Start RECORDS SHOWN
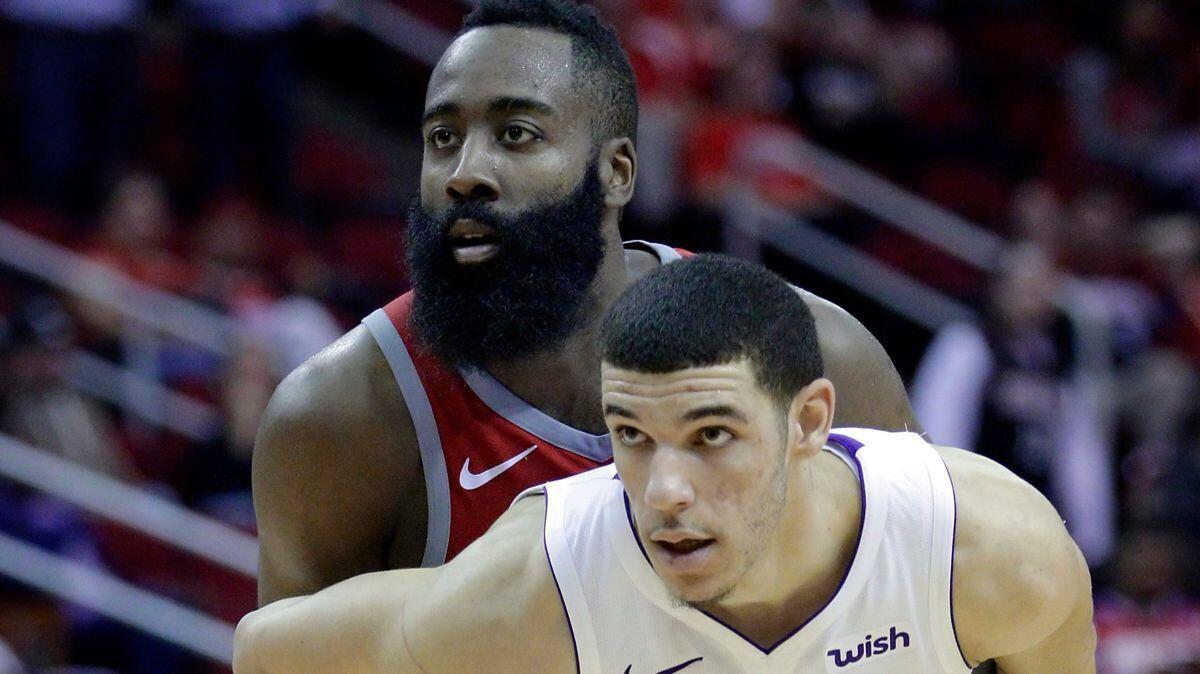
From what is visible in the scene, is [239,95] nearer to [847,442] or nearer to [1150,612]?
[1150,612]

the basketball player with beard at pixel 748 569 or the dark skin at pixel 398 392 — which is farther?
the dark skin at pixel 398 392

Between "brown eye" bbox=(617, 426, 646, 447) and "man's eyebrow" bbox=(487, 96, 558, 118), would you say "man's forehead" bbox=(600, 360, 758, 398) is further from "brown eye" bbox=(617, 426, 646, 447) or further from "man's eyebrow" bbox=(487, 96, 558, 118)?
"man's eyebrow" bbox=(487, 96, 558, 118)

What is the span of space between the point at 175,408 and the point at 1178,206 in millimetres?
5339

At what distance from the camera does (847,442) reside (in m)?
3.36

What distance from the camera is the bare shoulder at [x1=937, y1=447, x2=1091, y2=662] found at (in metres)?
Answer: 3.15

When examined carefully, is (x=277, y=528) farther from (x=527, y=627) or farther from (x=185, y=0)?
(x=185, y=0)

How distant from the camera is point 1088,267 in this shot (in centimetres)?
915

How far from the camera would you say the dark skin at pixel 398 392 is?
360 cm

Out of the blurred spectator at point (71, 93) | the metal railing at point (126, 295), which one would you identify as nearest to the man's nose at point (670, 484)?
the metal railing at point (126, 295)

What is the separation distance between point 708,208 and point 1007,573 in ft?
18.3

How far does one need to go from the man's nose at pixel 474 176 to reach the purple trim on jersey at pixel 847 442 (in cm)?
80

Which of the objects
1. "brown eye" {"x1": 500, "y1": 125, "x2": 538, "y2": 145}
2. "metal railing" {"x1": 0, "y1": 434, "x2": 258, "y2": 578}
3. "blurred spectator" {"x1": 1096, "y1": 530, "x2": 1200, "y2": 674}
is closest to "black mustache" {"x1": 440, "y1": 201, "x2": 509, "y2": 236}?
"brown eye" {"x1": 500, "y1": 125, "x2": 538, "y2": 145}

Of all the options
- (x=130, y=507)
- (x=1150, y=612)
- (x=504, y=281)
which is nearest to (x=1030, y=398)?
(x=1150, y=612)

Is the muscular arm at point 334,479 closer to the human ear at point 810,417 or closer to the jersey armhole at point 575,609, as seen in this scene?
the jersey armhole at point 575,609
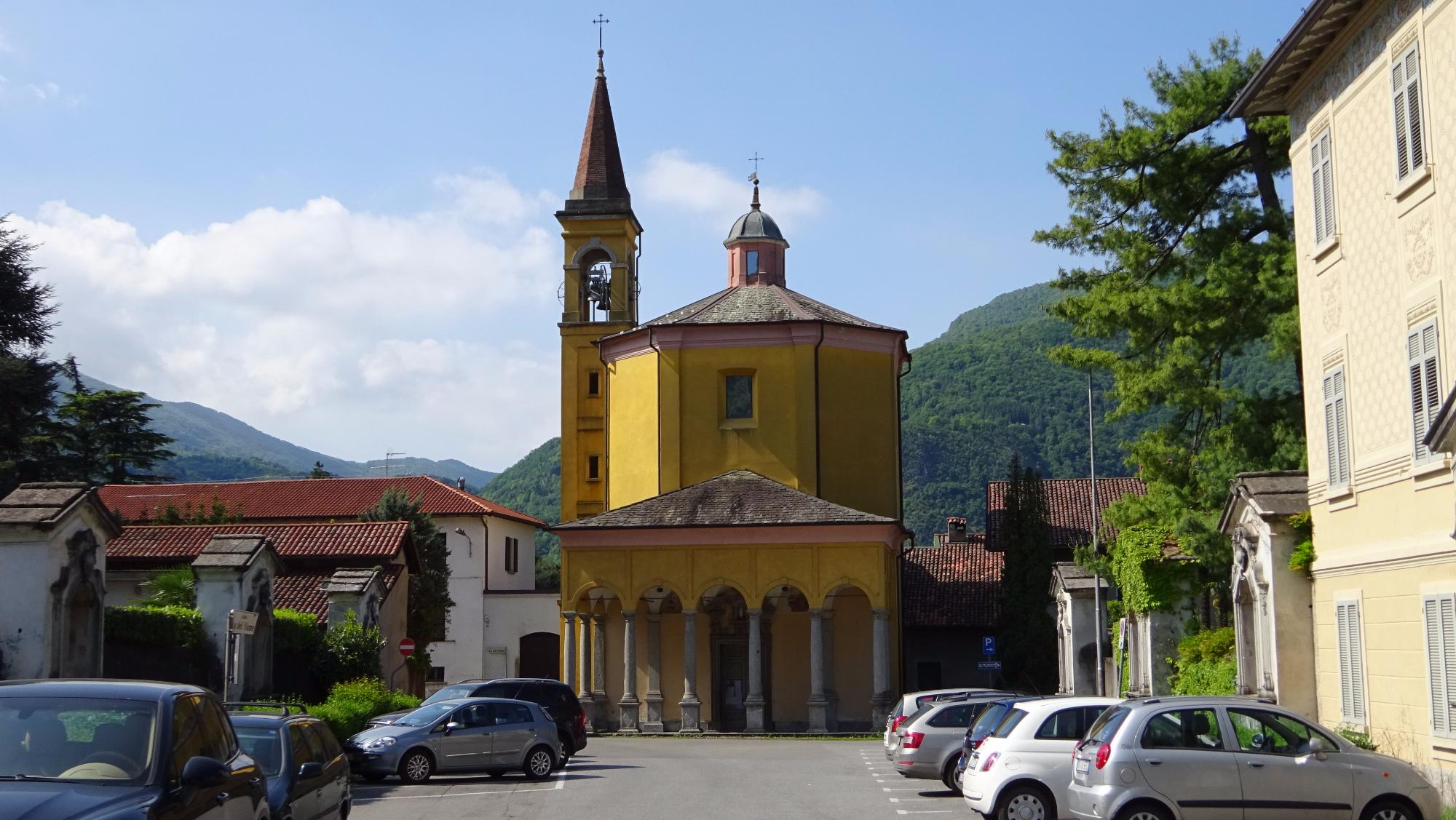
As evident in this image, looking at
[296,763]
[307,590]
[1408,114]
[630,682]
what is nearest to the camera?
[296,763]

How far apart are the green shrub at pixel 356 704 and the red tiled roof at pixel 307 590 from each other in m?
2.34

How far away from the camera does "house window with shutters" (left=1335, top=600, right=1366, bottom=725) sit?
18.2 metres

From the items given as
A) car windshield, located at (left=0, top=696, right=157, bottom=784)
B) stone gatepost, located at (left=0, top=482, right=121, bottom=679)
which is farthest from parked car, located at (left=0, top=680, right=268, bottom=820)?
stone gatepost, located at (left=0, top=482, right=121, bottom=679)

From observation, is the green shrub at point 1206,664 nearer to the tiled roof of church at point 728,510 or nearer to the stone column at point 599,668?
the tiled roof of church at point 728,510

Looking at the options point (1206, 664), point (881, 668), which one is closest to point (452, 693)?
point (1206, 664)

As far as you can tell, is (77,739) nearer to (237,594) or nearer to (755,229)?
(237,594)

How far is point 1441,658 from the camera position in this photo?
51.3ft

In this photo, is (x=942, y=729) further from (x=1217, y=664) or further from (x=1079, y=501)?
(x=1079, y=501)

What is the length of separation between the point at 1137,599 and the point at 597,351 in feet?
86.7

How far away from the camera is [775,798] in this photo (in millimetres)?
19484

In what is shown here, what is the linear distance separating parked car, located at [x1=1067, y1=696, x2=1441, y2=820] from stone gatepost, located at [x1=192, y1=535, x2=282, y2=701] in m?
13.1

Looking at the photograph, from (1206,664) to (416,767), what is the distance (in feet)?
43.6

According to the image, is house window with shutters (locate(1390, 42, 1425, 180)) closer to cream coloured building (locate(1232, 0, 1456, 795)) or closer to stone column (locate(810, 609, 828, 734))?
cream coloured building (locate(1232, 0, 1456, 795))

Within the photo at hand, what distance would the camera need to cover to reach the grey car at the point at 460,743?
21.8 metres
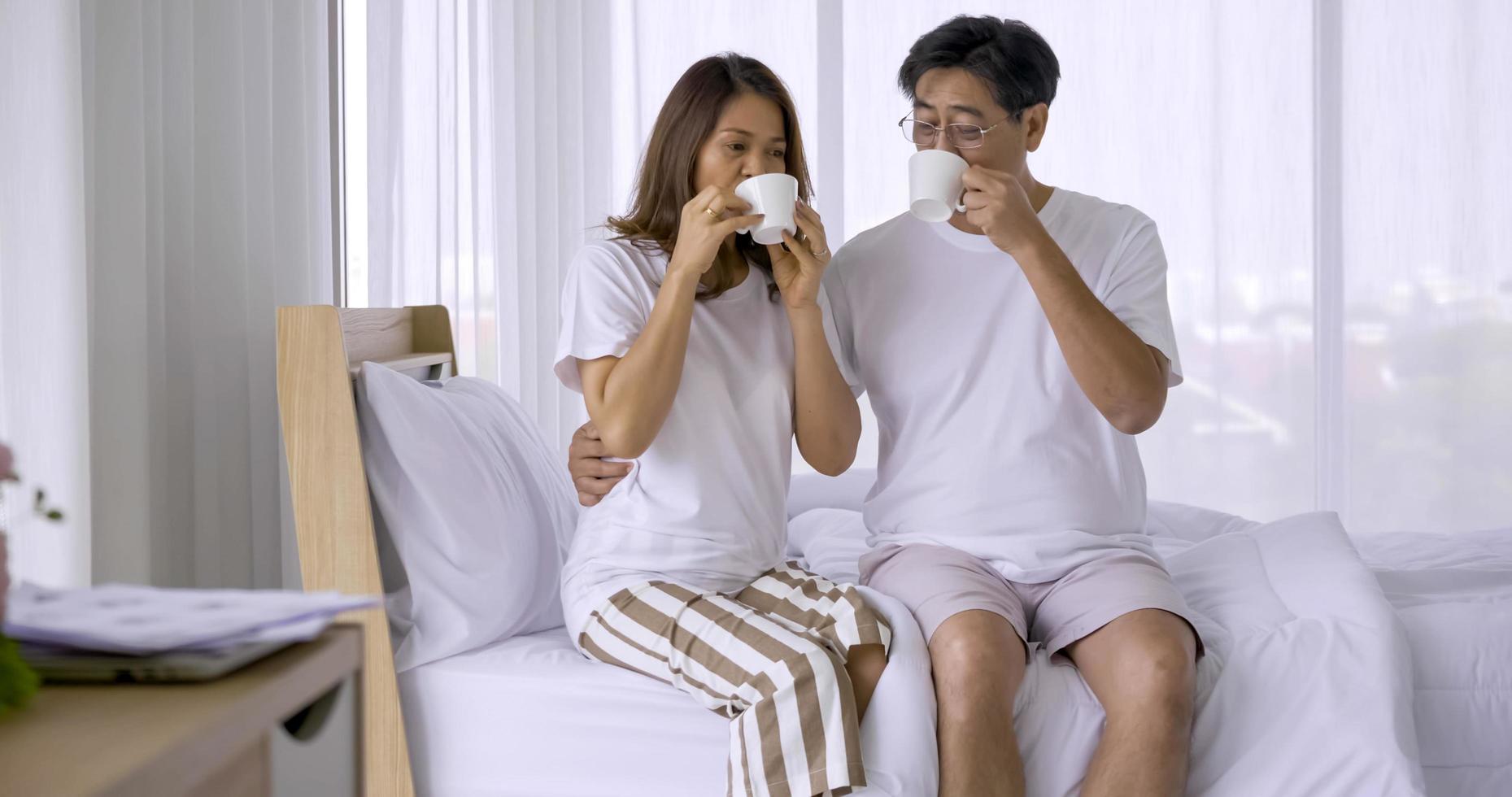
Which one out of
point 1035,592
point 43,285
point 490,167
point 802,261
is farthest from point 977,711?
point 490,167

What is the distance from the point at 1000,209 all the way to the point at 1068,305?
147 mm

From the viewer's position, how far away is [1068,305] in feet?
4.54

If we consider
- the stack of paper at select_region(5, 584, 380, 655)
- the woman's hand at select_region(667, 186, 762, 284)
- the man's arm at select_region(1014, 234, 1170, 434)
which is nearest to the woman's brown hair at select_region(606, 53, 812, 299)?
the woman's hand at select_region(667, 186, 762, 284)

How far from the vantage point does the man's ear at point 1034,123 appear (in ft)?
5.14

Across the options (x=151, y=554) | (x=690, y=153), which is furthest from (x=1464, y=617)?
(x=151, y=554)

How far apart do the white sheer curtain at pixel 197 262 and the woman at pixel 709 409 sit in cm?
58

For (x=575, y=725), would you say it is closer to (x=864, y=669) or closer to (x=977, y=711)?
(x=864, y=669)

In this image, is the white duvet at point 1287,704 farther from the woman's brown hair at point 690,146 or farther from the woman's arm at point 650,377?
the woman's brown hair at point 690,146

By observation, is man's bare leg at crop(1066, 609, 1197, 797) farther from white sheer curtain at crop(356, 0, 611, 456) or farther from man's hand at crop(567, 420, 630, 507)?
white sheer curtain at crop(356, 0, 611, 456)

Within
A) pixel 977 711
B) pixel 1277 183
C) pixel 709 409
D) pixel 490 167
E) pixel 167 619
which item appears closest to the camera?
pixel 167 619

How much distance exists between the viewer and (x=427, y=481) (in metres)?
1.45

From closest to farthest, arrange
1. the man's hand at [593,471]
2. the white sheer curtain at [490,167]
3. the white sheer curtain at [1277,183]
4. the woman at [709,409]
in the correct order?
1. the woman at [709,409]
2. the man's hand at [593,471]
3. the white sheer curtain at [490,167]
4. the white sheer curtain at [1277,183]

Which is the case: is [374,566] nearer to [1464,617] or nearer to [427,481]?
[427,481]

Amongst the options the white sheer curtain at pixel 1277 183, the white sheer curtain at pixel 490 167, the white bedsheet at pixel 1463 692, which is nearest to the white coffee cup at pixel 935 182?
the white bedsheet at pixel 1463 692
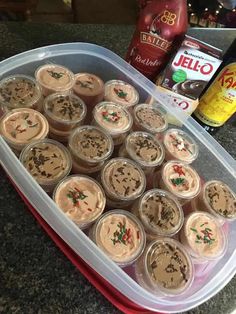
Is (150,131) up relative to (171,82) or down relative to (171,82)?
down

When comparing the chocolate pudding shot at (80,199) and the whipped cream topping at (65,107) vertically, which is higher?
the whipped cream topping at (65,107)

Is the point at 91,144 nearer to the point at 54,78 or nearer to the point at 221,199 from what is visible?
the point at 54,78

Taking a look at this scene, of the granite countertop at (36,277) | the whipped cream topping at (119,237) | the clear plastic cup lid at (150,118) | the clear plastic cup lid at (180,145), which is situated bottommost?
the granite countertop at (36,277)

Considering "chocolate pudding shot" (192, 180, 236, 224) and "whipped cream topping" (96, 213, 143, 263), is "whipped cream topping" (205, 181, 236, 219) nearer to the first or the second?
"chocolate pudding shot" (192, 180, 236, 224)

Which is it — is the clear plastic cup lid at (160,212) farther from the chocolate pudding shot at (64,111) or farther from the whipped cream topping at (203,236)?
the chocolate pudding shot at (64,111)

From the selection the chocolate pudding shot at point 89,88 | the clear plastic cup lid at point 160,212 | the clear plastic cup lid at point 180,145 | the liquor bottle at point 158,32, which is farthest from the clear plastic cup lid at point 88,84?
the clear plastic cup lid at point 160,212

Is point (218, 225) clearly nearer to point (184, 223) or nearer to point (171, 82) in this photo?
point (184, 223)

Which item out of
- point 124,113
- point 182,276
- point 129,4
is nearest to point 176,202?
point 182,276
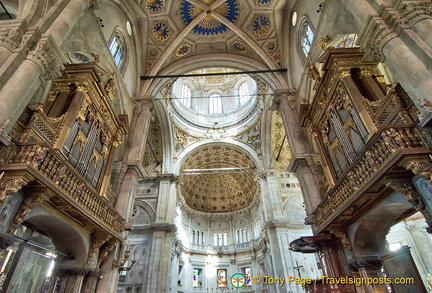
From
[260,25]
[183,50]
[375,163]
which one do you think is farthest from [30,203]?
[260,25]

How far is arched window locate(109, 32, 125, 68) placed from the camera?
12.9m

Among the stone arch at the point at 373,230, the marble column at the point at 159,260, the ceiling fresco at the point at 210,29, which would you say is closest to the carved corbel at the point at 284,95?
the ceiling fresco at the point at 210,29

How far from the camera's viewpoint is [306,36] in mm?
13258

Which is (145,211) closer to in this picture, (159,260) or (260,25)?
(159,260)

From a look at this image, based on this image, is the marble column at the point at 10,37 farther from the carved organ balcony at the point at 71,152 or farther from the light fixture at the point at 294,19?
the light fixture at the point at 294,19

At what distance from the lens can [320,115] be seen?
10.5m

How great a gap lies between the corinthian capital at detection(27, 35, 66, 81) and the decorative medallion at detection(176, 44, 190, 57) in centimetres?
1125

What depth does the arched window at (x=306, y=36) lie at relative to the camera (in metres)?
12.7

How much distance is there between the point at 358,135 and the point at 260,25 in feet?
37.3

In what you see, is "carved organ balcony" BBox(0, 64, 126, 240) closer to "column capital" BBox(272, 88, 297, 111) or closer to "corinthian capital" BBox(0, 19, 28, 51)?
"corinthian capital" BBox(0, 19, 28, 51)

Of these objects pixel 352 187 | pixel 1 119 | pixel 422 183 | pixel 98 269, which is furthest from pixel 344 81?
pixel 98 269

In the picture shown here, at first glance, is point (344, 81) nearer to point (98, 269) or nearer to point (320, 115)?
point (320, 115)

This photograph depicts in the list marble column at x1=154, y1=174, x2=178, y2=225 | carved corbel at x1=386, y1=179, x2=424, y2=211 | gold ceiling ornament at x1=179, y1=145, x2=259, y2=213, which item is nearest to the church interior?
carved corbel at x1=386, y1=179, x2=424, y2=211

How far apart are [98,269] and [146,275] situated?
926cm
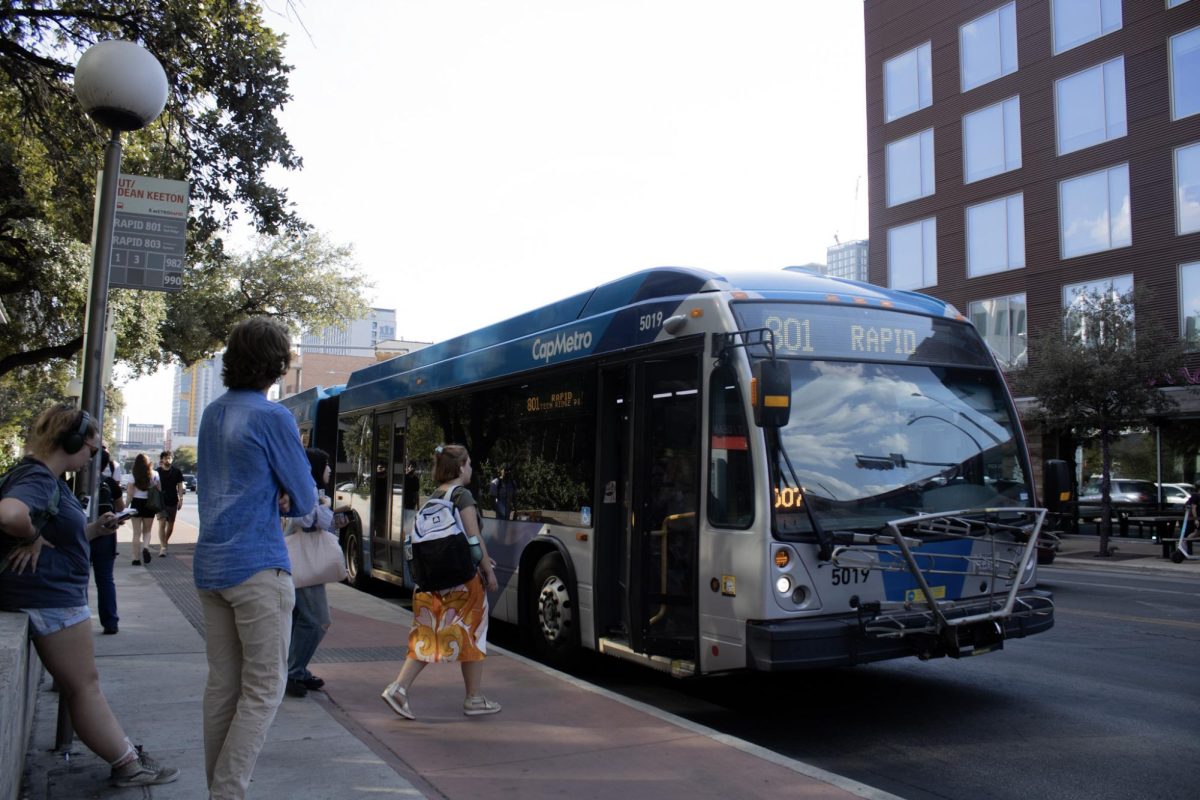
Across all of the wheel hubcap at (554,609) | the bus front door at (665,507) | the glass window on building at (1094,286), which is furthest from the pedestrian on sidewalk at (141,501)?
the glass window on building at (1094,286)

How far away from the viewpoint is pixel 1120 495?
27062 millimetres

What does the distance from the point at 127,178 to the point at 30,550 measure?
300 centimetres

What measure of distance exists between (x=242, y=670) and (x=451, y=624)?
2.41 metres

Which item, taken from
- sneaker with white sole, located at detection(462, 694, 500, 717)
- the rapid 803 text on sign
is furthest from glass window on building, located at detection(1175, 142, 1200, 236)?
the rapid 803 text on sign

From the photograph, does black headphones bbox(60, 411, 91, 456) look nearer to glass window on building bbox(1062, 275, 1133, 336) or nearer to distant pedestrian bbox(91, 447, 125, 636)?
distant pedestrian bbox(91, 447, 125, 636)

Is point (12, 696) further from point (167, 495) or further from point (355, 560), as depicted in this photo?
point (167, 495)

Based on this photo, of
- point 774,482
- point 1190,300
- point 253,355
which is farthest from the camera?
point 1190,300

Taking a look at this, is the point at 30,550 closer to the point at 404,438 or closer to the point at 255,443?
the point at 255,443

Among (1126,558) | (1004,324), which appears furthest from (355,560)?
(1004,324)

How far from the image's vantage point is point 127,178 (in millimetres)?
5805

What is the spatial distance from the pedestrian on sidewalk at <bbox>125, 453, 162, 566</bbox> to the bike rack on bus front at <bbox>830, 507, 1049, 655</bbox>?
35.0 feet

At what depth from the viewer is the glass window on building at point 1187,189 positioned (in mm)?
24844

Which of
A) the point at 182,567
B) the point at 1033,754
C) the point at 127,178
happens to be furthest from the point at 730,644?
the point at 182,567

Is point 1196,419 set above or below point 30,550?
above
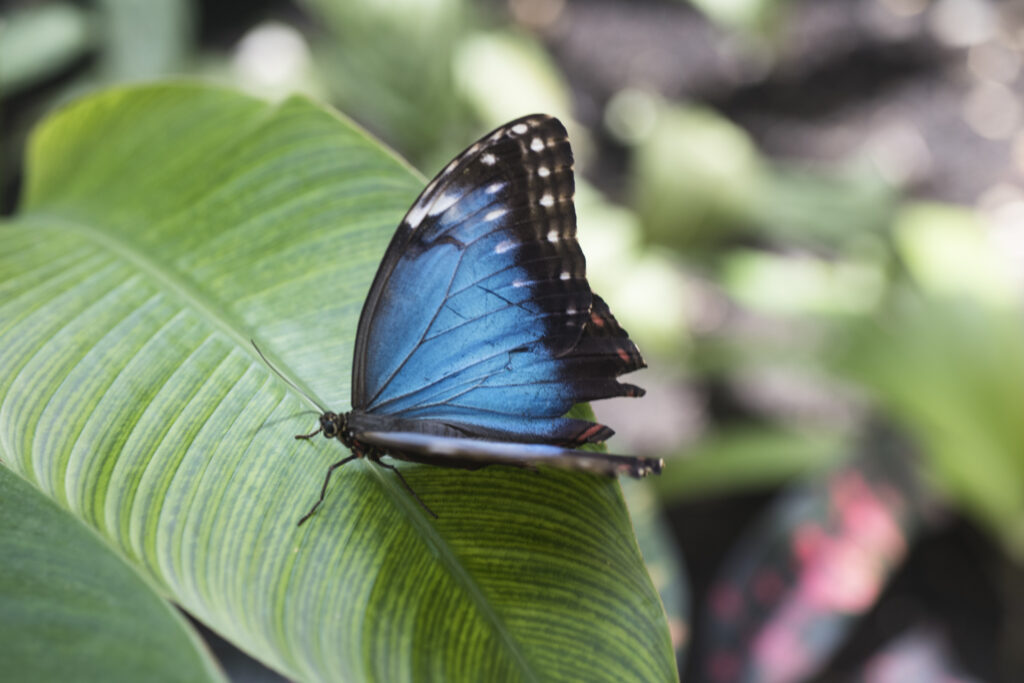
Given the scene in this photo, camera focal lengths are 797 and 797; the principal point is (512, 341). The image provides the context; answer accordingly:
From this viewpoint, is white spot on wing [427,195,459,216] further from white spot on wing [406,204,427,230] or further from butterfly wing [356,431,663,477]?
End RECORDS SHOWN
REQUIRED TASK: Please leave out the pictures while you copy exactly the lines from the one containing "How far away from the viewpoint" through the end of the records.

EXERCISE OUTPUT:
How far away from the viewpoint is pixel 1120 495?
27062 millimetres

What does the distance from the point at 127,178 to the point at 30,550 measure?
300 centimetres

What measure of distance exists between (x=242, y=670) and (x=451, y=624)?
2.41 metres

Which item, taken from
- sneaker with white sole, located at detection(462, 694, 500, 717)
- the rapid 803 text on sign
is furthest from glass window on building, located at detection(1175, 142, 1200, 236)?
the rapid 803 text on sign

From the photograph, does black headphones bbox(60, 411, 91, 456) look nearer to glass window on building bbox(1062, 275, 1133, 336) or nearer to distant pedestrian bbox(91, 447, 125, 636)?
distant pedestrian bbox(91, 447, 125, 636)

Is point (12, 696) further from point (167, 495) or further from point (355, 560), as depicted in this photo?
point (167, 495)

Based on this photo, of
- point 774,482
- point 1190,300
- point 253,355
which is farthest from the camera?
point 1190,300

Taking a look at this, is the point at 30,550 closer to the point at 404,438 or closer to the point at 255,443?
the point at 255,443

Among (1126,558) | (1004,324), which appears furthest from (355,560)?
(1004,324)

How far from the image's vantage point is point 127,178 (in millimetres)?
5805

What is the spatial distance from the pedestrian on sidewalk at <bbox>125, 453, 162, 566</bbox> to the bike rack on bus front at <bbox>830, 507, 1049, 655</bbox>?
35.0 feet

At what depth from the viewer is the glass window on building at point 1187,189 positioned (in mm)?
24844

Which of
A) the point at 182,567
B) the point at 1033,754
C) the point at 127,178
happens to be furthest from the point at 730,644?
the point at 182,567

Is point 1196,419 set above or below point 30,550?
above
Given the scene in this photo, camera focal lengths are 797 and 797; the principal point is (512, 341). The image provides the context; answer accordingly:
From this viewpoint, is white spot on wing [427,195,459,216] further from white spot on wing [406,204,427,230] or further from butterfly wing [356,431,663,477]?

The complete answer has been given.